The U.N. Compensation Commission was considering a total of $50 billion in claims by six governments for environmental damage they suffered during the 1991 Gulf war. In the end, these governments, which include Kuwait, Saudi Arabia and Iran, were awarded only $252 million, or less than 0.5 percent of what they wanted.

Nevertheless, the cash-strapped government of Iraq, which is expected to pay the reparations, thinks the amount of money is too much.

The commission has approved awards totaling $52.5 billion. Iraq has already paid more than $19 billion of this, leaving it with an outstanding debt of nearly $33 billion.

Spokesman for the Commission, Joe Sills, confirms that Iraq called for an end to the U.N. Compensation program earlier this week and argued that the debts should be settled bilaterally.

Mr.
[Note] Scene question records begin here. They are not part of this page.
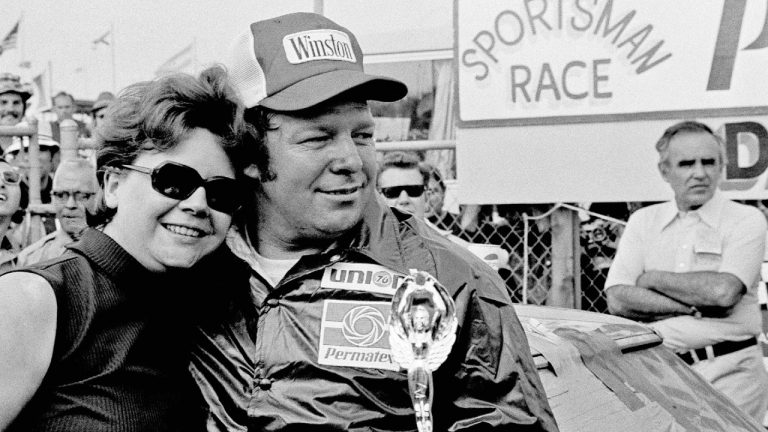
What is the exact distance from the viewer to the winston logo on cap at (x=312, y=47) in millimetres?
2303

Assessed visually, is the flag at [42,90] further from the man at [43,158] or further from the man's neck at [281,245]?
the man's neck at [281,245]

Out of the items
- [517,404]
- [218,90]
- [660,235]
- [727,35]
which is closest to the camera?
[517,404]

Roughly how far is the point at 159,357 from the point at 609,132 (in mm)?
3965

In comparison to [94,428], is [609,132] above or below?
above

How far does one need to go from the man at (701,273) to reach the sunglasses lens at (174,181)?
3193 millimetres

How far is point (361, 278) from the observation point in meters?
2.19

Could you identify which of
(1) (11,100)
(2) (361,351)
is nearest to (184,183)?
(2) (361,351)

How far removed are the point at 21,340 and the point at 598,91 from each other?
4344mm

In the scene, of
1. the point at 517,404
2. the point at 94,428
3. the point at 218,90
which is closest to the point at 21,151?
the point at 218,90

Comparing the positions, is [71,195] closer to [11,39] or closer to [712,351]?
[712,351]

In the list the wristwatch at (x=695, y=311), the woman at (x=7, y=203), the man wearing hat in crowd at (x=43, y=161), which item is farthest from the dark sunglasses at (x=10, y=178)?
the wristwatch at (x=695, y=311)

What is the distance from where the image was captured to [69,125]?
18.6 feet

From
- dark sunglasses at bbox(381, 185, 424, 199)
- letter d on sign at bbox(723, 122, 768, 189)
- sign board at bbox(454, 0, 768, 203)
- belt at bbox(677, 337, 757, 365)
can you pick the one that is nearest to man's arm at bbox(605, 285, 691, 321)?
belt at bbox(677, 337, 757, 365)

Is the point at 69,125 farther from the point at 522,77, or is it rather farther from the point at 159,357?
the point at 159,357
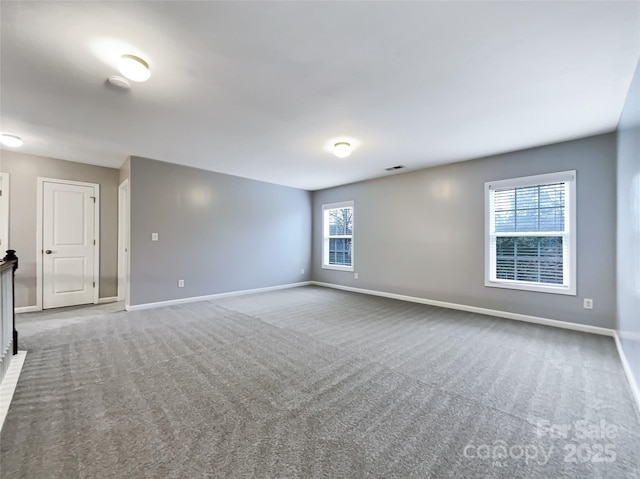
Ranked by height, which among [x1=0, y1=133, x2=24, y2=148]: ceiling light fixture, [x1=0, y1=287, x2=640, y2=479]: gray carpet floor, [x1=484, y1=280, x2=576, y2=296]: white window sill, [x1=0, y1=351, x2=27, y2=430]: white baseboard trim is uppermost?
[x1=0, y1=133, x2=24, y2=148]: ceiling light fixture

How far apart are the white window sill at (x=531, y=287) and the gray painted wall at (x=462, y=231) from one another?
6 cm

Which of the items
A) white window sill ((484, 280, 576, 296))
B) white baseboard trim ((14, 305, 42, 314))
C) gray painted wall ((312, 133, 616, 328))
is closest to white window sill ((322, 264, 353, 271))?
gray painted wall ((312, 133, 616, 328))

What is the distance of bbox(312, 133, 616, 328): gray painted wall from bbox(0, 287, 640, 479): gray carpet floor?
2.52 feet

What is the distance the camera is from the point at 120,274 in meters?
5.09

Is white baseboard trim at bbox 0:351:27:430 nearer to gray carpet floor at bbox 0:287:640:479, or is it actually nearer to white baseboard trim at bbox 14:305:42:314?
gray carpet floor at bbox 0:287:640:479

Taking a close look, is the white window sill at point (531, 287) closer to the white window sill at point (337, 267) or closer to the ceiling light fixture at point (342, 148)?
the white window sill at point (337, 267)

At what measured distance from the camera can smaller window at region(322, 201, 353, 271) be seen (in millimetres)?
6422

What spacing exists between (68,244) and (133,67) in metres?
4.16

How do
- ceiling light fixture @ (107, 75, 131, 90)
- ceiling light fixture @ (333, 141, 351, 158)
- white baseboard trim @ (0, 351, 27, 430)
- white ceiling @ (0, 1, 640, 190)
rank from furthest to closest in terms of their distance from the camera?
ceiling light fixture @ (333, 141, 351, 158), ceiling light fixture @ (107, 75, 131, 90), white baseboard trim @ (0, 351, 27, 430), white ceiling @ (0, 1, 640, 190)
Sills says the program only can be ended with the joint approval of the government of Iraq and a subsidiary body of the U.N. Security Council, the governing council.
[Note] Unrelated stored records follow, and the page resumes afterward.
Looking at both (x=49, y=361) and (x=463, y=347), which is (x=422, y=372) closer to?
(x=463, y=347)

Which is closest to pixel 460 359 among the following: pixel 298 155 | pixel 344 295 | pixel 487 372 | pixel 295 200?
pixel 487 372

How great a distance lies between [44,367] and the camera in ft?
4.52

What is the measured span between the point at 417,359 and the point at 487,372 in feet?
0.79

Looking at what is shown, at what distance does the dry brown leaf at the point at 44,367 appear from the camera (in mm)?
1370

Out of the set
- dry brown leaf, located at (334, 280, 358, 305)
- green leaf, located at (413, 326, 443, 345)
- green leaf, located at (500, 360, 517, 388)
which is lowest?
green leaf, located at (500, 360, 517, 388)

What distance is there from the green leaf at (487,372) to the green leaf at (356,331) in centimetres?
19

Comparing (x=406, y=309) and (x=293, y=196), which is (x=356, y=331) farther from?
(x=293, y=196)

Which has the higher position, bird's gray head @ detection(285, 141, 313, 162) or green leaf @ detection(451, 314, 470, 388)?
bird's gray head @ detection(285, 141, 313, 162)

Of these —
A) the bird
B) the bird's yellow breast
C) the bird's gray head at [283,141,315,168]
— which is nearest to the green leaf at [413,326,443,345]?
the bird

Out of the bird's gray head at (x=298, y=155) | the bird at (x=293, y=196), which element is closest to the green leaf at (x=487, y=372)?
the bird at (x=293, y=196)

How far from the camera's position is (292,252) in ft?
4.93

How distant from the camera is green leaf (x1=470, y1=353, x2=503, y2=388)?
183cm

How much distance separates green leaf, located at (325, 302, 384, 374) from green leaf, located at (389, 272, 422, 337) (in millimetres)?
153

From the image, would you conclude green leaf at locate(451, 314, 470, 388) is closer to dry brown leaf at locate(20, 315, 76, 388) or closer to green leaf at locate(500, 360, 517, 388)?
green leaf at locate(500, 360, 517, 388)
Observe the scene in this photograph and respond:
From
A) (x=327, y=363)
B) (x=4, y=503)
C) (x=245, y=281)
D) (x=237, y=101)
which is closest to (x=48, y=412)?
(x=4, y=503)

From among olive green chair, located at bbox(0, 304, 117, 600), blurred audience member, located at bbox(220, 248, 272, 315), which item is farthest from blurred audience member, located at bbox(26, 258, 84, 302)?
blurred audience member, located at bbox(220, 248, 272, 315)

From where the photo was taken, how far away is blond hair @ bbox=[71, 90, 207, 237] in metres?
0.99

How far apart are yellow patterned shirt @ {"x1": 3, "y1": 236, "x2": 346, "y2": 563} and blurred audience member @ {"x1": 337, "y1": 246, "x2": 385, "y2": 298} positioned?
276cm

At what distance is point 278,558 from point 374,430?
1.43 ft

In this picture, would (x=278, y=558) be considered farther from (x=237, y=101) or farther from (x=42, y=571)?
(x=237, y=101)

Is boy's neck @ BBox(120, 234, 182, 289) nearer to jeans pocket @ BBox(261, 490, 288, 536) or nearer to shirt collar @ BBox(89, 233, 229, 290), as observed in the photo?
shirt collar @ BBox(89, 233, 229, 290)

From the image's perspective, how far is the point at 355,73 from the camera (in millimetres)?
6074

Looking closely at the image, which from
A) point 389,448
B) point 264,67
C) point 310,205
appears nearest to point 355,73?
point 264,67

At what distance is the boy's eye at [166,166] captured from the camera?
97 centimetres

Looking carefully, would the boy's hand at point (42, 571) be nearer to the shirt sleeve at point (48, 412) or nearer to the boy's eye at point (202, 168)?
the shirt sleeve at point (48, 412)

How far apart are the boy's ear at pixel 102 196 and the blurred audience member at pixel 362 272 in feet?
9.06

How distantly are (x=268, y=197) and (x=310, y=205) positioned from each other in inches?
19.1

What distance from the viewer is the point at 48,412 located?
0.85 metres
He says he believes there is a good possibility of bilateral negotiations to resolve debt issues remaining between Iraq and other countries, particularly Kuwait.

"Forty one billion of this $52.5 billion is Kuwaiti," said Joe Sills. "And, then Saudi Arabia to see if they can work out some bilateral arrangements. And, if they do that, all power to them. But if they do not do that and the governing council and the government of Iraq do not decide to change this five percent, then the government of Iraq is bound to continue to pay five percent into the [compensation] fund until this is satisfied. No matter how many decades down the road that is."

Five percent of Iraq's oil revenue goes toward paying off the 1991 Gulf War reparations.

A private group called Voices in the Wilderness is lobbying to have the United Nations forgive Iraq's debt. Members of the group have been holding a fast this week in Geneva to press home this point. A representative, Kathy Kelly, says it is immoral to ask an impoverished, war-torn Iraq to pay out money it does not have.

"The claimants, many of which include wealthy countries and wealthy corporations have got to wait until Iraq's desperately needed oil revenue is reinvested back into systems that could help save the lives of children at terrific risk right now," said Kathy Kelly.

The U.N. Commission is due to make a next payment of $200 million early next month. Unless the situation changes, the Commission says it will continue to make quarterly payments to victims of the 1991 Gulf War.